**Task instructions:**
1. Answer these questions from the hurricane report:
(a) What was Lili upgraded to on Monday?
(b) How many people does The Associated Press say flooding and mudslides killed Sunday in Jamaica?
(c) At 8 p.m. ET, in what direction and at what speed was Lili moving?
2. Duplicate the part of the hurricane report starting at "Lili was upgraded" and ending at "of St. Vincent.".

-- begin Supplied text --

Landfall is likely to be between Galveston, Texas, and Mobile, Alabama -- possibly around Lake Charles, Louisiana, said CNN meteorologist Chad Myers. That would put it near where Tropical Storm Isidore made landfall a week ago.
Mayfield said it is too early to tell where Lili might come ashore in the United States.
Lili was upgraded Monday from a tropical storm to a Category 1 hurricane and its maximum sustained winds have strengthened to 80 mph.
At 8 p.m. ET, Lili was about 145 miles southeast of Cuba's Isle of Youth, moving west-northwest at 10 mph, and was producing heavy rain across Jamaica, the Cayman Islands and eastern Cuba, according to the National Hurricane Center.
"These rains could cause life-threatening flash flooding and mudslides," a hurricane center advisory said.
The Associated Press reports that flooding and mudslides killed four people Sunday in Jamaica. Four others were killed last Tuesday on the island of St. Vincent.

-- end Supplied text --
-- begin Records provided --

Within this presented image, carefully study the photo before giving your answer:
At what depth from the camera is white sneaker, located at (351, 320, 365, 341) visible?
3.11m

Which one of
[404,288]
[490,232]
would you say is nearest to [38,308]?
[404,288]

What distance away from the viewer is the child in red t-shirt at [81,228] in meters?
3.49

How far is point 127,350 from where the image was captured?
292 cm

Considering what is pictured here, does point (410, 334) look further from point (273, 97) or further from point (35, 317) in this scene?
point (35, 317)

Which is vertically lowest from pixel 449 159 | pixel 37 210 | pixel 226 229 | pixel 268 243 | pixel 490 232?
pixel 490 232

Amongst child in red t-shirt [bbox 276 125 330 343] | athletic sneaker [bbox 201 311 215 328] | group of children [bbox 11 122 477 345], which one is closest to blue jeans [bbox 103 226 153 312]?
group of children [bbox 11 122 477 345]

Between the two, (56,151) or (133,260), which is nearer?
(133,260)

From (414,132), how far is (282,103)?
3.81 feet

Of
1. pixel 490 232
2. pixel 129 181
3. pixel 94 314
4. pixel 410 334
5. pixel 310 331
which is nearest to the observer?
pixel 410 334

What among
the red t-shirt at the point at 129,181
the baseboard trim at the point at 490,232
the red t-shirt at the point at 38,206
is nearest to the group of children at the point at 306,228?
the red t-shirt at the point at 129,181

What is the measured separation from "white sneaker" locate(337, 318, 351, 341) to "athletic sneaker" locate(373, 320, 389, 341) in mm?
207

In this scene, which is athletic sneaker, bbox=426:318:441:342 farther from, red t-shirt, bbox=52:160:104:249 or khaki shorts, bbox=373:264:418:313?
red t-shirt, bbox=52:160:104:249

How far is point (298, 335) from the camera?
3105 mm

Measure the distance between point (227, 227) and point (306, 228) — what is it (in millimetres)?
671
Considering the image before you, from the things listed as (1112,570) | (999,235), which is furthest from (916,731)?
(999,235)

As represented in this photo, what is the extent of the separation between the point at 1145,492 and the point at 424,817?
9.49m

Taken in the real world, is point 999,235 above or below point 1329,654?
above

-- end Records provided --

**The answers:**
1.
(a) A Category 1 hurricane
(b) Four
(c) West-northwest at 10 mph

2.
Lili was upgraded Monday from a tropical storm to a Category 1 hurricane and its maximum sustained winds have strengthened to 80 mph.
At 8 p.m. ET, Lili was about 145 miles southeast of Cuba's Isle of Youth, moving west-northwest at 10 mph, and was producing heavy rain across Jamaica, the Cayman Islands and eastern Cuba, according to the National Hurricane Center.
"These rains could cause life-threatening flash flooding and mudslides," a hurricane center advisory said.
The Associated Press reports that flooding and mudslides killed four people Sunday in Jamaica. Four others were killed last Tuesday on the island of St. Vincent.